Your code will look similar to the following:
converged = false;
start_time = ...
/* Bellman-Ford computation over nodes */
while(!converged) {
for each node n in g {
for each edge e from n {
/* update distance(e.dst) using
CAS */
}
}
}
end_time = ...
exec_time = end_time - start_time;
(b) (20 points) Parallelize the code you derived in (a) with OpenMP.
Distribute nodes among threads in a round-robin fashion with chunk
size of 1, i.e. with clause schedule(static,1) associated
with the loop iterating over all nodes. Measure the runtime of only
Bellman-Ford computation, i.e. without graph construction, thread
creation/join, initialization and printing results. To achieve this,
your code should look like the following:
#pragma omp parallel [other
clauses]
{
start_time = ...
/* your Bellman-Ford code
from part (a) */
end_time = ...
exec_time = end_time -
start_time;
}
(c) (10 points) Change the schedule clause in (b) to the following
parameters: (static,8), (static,32), (static,128),
(static,512), (dynamic,1), (dynamic,8),
(dynamic,32), (dynamic,128), and (dynamic,512).
Do you see any difference in runtimes?
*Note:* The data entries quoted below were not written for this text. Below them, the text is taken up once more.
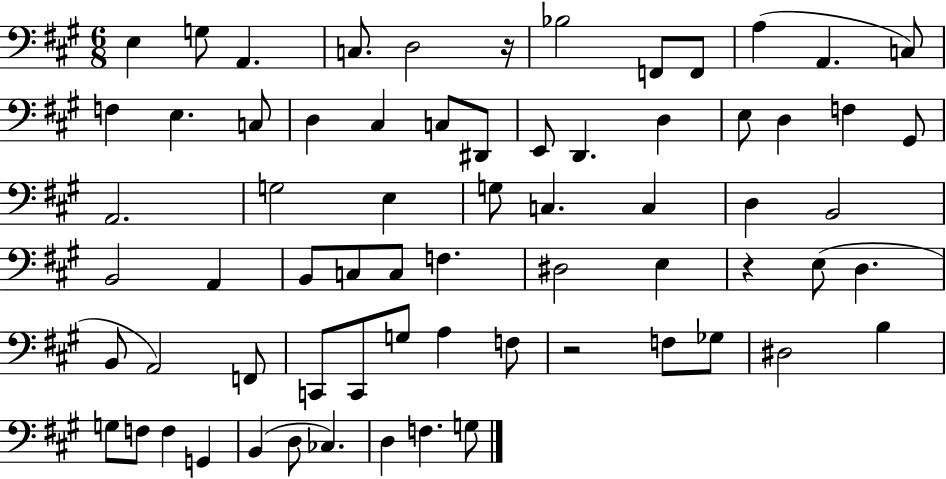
X:1
T:Untitled
M:6/8
L:1/4
K:A
E, G,/2 A,, C,/2 D,2 z/4 _B,2 F,,/2 F,,/2 A, A,, C,/2 F, E, C,/2 D, ^C, C,/2 ^D,,/2 E,,/2 D,, D, E,/2 D, F, ^G,,/2 A,,2 G,2 E, G,/2 C, C, D, B,,2 B,,2 A,, B,,/2 C,/2 C,/2 F, ^D,2 E, z E,/2 D, B,,/2 A,,2 F,,/2 C,,/2 C,,/2 G,/2 A, F,/2 z2 F,/2 _G,/2 ^D,2 B, G,/2 F,/2 F, G,, B,, D,/2 _C, D, F, G,/2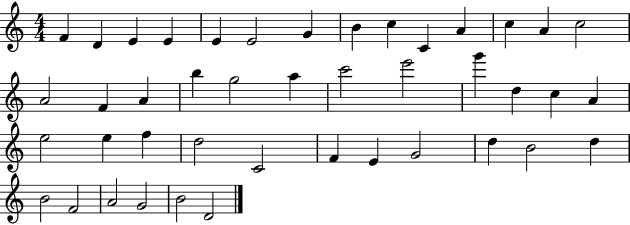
F4/q D4/q E4/q E4/q E4/q E4/h G4/q B4/q C5/q C4/q A4/q C5/q A4/q C5/h A4/h F4/q A4/q B5/q G5/h A5/q C6/h E6/h G6/q D5/q C5/q A4/q E5/h E5/q F5/q D5/h C4/h F4/q E4/q G4/h D5/q B4/h D5/q B4/h F4/h A4/h G4/h B4/h D4/h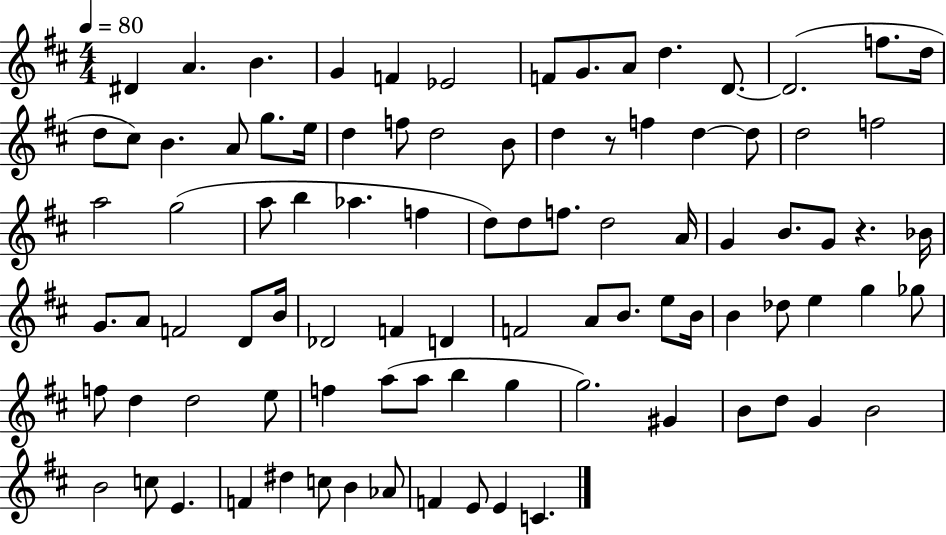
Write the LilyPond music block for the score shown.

{
  \clef treble
  \numericTimeSignature
  \time 4/4
  \key d \major
  \tempo 4 = 80
  dis'4 a'4. b'4. | g'4 f'4 ees'2 | f'8 g'8. a'8 d''4. d'8.~~ | d'2.( f''8. d''16 | \break d''8 cis''8) b'4. a'8 g''8. e''16 | d''4 f''8 d''2 b'8 | d''4 r8 f''4 d''4~~ d''8 | d''2 f''2 | \break a''2 g''2( | a''8 b''4 aes''4. f''4 | d''8) d''8 f''8. d''2 a'16 | g'4 b'8. g'8 r4. bes'16 | \break g'8. a'8 f'2 d'8 b'16 | des'2 f'4 d'4 | f'2 a'8 b'8. e''8 b'16 | b'4 des''8 e''4 g''4 ges''8 | \break f''8 d''4 d''2 e''8 | f''4 a''8( a''8 b''4 g''4 | g''2.) gis'4 | b'8 d''8 g'4 b'2 | \break b'2 c''8 e'4. | f'4 dis''4 c''8 b'4 aes'8 | f'4 e'8 e'4 c'4. | \bar "|."
}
Why is that?
Hint: You can set the
environment variable OMP_SCHEDULE to choose
which loop schedule you want while having only one copy of OpenMP
code. See details at OpenMP
Loop Scheduling.
(d) (20 points) Distributing nodes to threads may result in load
imbalance if the input graph is a power-law graph (why?). To address
this issue, we can distribute edges to threads so that edges from a
high-degree node can be handled by different threads. Before that,
we need a version that directly iterate over edges:
- Add an array in your CSR representation for graphs to keep
track of the source nodes for edges.
- Change your SSSP code from (a) so that it loops through all
edges directly, similar to the following:
converged
= false;
start_time = ...
/* Bellman-Ford computation over
edges */
while(!converged) {
for each edge e in g {
/* update distance(e.dst)
using CAS */
}
}
end_time = ...
exec_time = end_time -
start_time;
(e) (30 points) Parallelize the code you derived in (d) with OpenMP.
Measure the runtime with the following loop schedules over edges: (static,1),
(static,8), (static,32), (static,128),
(static,512), (dynamic,1), (dynamic,8),
(dynamic,32), (dynamic,128), and (dynamic,512).
Do you see any difference in runtimes? Why is that? Again, the
measured runtime should contain only Bellman-Ford computation, i.e.
without graph construction, thread creation/join, initialization and
printing results. Your code will be similar to the following:
#pragma omp parallel [other clauses]
{
start_time = ...
/* your Bellman-Ford code
from part (d) */
end_time = ...
exec_time = end_time -
start_time;
}
What to turn in:
- The code for all subproblems.
- Draw a bar graph showing the serial runtimes for all 4 input
graphs.
- For each input graph, draw four x-y scatter graphs, in each of
which x-axis shows the number of threads used, and y-axis the
speedup you observed. In the first x-y scatter graph, report the
speedup curves for all 5 chunk sizes using static loop schedules
and nodes as work units. In the second x-y scatter graph, report
the speedup curves for all 5 chunk sizes using dynamic schedules
and nodes as work units. Produce another two x-y scatter graphs
but using edges as work units. Speedup is computed as
(runtime of serial code in assignment 5) / (runtime of OpenMP
code with N threads).
- Explain the runtime and speedup numbers you get by input
graphs, work unit, loop schedule, true/false sharing, and
required synchronization.
Submission
Submit to canvas a .tar.gz file with your code for each subproblem
and a report in PDF format. In the report, state both of your
teammates clearly, and include all the figures and analysis. Include
a Makefile so that I can compile your codes by make [PARAMETER].
Include a README.txt to explain how to compile your code, how to run
your program, and what the outputs will be.
Notes
- [04/19/2018] You should run your versions of OpenMP codes with 1, 2, 4, and 8 threads and compute the speedup numbers.